**Texte présenté**
-.-.-

L'innovation en faveur des monnaies virtuelles pourrait être extrêmement bénéfique dans le secteur des transactions internationales.

Je voudrais ajouter une dernière chose. C'est une innovation qui pourrait être intéressante pour les banques canadiennes autant que pour les entités indépendantes. Les banques canadiennes pourraient imposer des frais au pays, mais la quantité de transactions requise serait réduite du fait qu'il faut actuellement que l'on paye aussi des frais à une autre banque à l'arrivée. Je peux facilement concevoir que les banques du Canada, des États-Unis ou d'ailleurs puissent elles-mêmes s'intéresser à ces innovations étant donné qu'elles diminuent les coûts de transaction, ce qui pourrait leur attirer de nouveaux clients.

La sénatrice Ringuette : Nous devons sérieusement envisager de permettre à la Banque du Canada de créer une cryptomonnaie adossée et sécurisée, pour les citoyens et les opérations commerciales. Opter pour le modèle Bitcoin écarterait les banques à charte canadiennes de l'équation.

M. Gans : C'est une façon d'aborder la question. L'autre, à laquelle un spécialiste en informatique serait mieux placé pour répondre, c'est de savoir si ce serait nécessaire, advenant que la Banque du Canada choisisse de le faire.

La caractéristique propre au bitcoin, c'est qu'il existe un registre des opérations qui permet de vérifier que les échanges ont bien eu lieu. Il existe actuellement des registres de ce genre dans la banque. La Banque du Canada a son propre registre et il y a aussi l'argent réel.

Ce n'est qu'une hypothèse, mais que se produirait-il si la Banque du Canada créait une devise et qu'elle était chargée de tenir le registre et de procéder aux vérifications en utilisant les techniques actuelles qui ont été utilisées pour mettre en place le protocole Bitcoin? Ce serait sécurisé, il y avait une chambre forte; cela passerait par la Banque du Canada. Donc, ce genre de problème n'existerait pas. C'est à en perdre la tête.

J'imagine que l'idée selon laquelle toutes les opérations de l'économie canadienne passeraient par la Banque du Canada susciterait un très grand enthousiasme chez les gens de la Banque du Canada. Cette idée ne plairait peut-être pas à tout le monde, mais elle plairait à beaucoup de gens, et le Canada connaîtrait son produit intérieur brut en temps réel.

La sénatrice Ringuette : Wow. Merci.

M. Gans : Il se passe quelque chose, ici. N'arrêtez surtout pas. Le pire qui pourrait se produire serait que la Banque du Canada étudie la question et conclut qu'elle ne pourrait pas le faire fonctionner. Or, cela présente tant d'avantages éventuels qu'il pourrait y avoir un ensemble d'opérations légitimes.

De plus, la Banque du Canada appartient à un gouvernement légitime et stable, ce qui n'est pas le cas de tous les gouvernements dans le monde, et elle pourrait devenir une plaque tournante pour beaucoup d'opérations. Donc, quand on y pense, cela pourrait aller encore plus loin.

Le président : Je vous informe que les gens de la Banque du Canada viendront témoigner au comité la semaine prochaine.

-.-.-

**Lignes brutes**
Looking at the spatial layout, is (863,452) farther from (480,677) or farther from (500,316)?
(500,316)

-.-.-

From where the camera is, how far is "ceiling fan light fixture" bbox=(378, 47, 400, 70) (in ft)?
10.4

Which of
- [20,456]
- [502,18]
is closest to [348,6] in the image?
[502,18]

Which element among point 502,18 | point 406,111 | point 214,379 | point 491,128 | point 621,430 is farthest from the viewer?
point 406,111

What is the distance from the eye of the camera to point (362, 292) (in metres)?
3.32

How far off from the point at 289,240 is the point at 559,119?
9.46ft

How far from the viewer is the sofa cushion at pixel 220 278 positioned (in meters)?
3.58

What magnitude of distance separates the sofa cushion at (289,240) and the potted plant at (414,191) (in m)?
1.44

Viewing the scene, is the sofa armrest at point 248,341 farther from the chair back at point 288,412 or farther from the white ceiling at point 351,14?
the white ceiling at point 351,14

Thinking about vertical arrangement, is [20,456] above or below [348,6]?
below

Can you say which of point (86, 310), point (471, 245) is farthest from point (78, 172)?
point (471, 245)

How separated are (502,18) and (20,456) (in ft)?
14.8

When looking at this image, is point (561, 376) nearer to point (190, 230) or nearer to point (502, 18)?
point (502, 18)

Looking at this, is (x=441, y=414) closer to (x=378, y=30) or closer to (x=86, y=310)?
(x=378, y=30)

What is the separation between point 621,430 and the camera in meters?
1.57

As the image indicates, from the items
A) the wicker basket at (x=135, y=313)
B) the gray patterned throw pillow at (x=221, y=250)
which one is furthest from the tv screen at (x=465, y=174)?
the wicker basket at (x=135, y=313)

-.-.-

**Consigne**
D'après le texte sur la cryptomonnaie, quelle est la caractéristique propre au bitcoin ?

**Résultat final**
Il existe un registre des opérations qui permet de vérifier que les échanges ont bien eu lieu.